Femenías learned that six Kallawaya people would be traveling from Bolivia to participate in this year’s Folklife Festival, which celebrates the diversity of cultural traditions around the world. She recruited Fuentes and Tristan, who are bilingual in Spanish and English, to help the four men and two women, most of whom speak Spanish in addition to Quechua and Kallawaya.
“Interpretation involved not only translation between visitors and participants but also conversing extensively with the Kallawaya participants, especially early each day to find out what they would be doing that particular day,” says Femenías. “Every day they created a ceremony especially for the festival visitors dedicated to different people and places.”
The students had to learn the cultural information for these ceremonies and clearly explain it to the festival visitors.
Ciletti was assigned to the tent next door to the Kallawaya’s dedicated to those who speak Koro, an endangered language in India.

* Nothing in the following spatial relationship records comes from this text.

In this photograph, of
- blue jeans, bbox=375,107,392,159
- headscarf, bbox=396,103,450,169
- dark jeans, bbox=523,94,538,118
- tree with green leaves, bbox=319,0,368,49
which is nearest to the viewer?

She also did some cultural interpretation, explaining elements of Koro culture to visitors.
|Alejandro Tristan, center, with two of the Kallawaya women.
Tristan said he jumped at the opportunity to learn from the Kallawaya.
“I was able to be part of the Kallawayan ceremonies, rituals, and blessings, all of which were new to me,” he explains. “After learning about them, I was able to answer many more questions from visitors about the ceremonies and the offerings that were part of them.”
He said he learned a lot from the Kallawaya and their efforts to preserve their culture.
“The most important thing they are fighting for is to preserve their language,” he says. “Their tradition of passing their dialect, Kallawayan, to their offspring that is unique because it is something that can only be passed from parent to child.”
Fuentes said she learned a lot from her experience as well.
“I learned how hard working and determined the festival organizers are to promote awareness in preserving language and culture to the public,” she says. “I also learned just how rewarding the experience of volunteering is and how loving and kind the Kallawaya and everyone I worked with are.”
Femenías witnessed her students connect to and learn things that can’t be taught in the classroom.
“The opportunity to learn not only about the broad strokes of Kallawaya ceremonies, healing, and weaving, but also to get to know each person somewhat was a rewarding experience for them,” she says.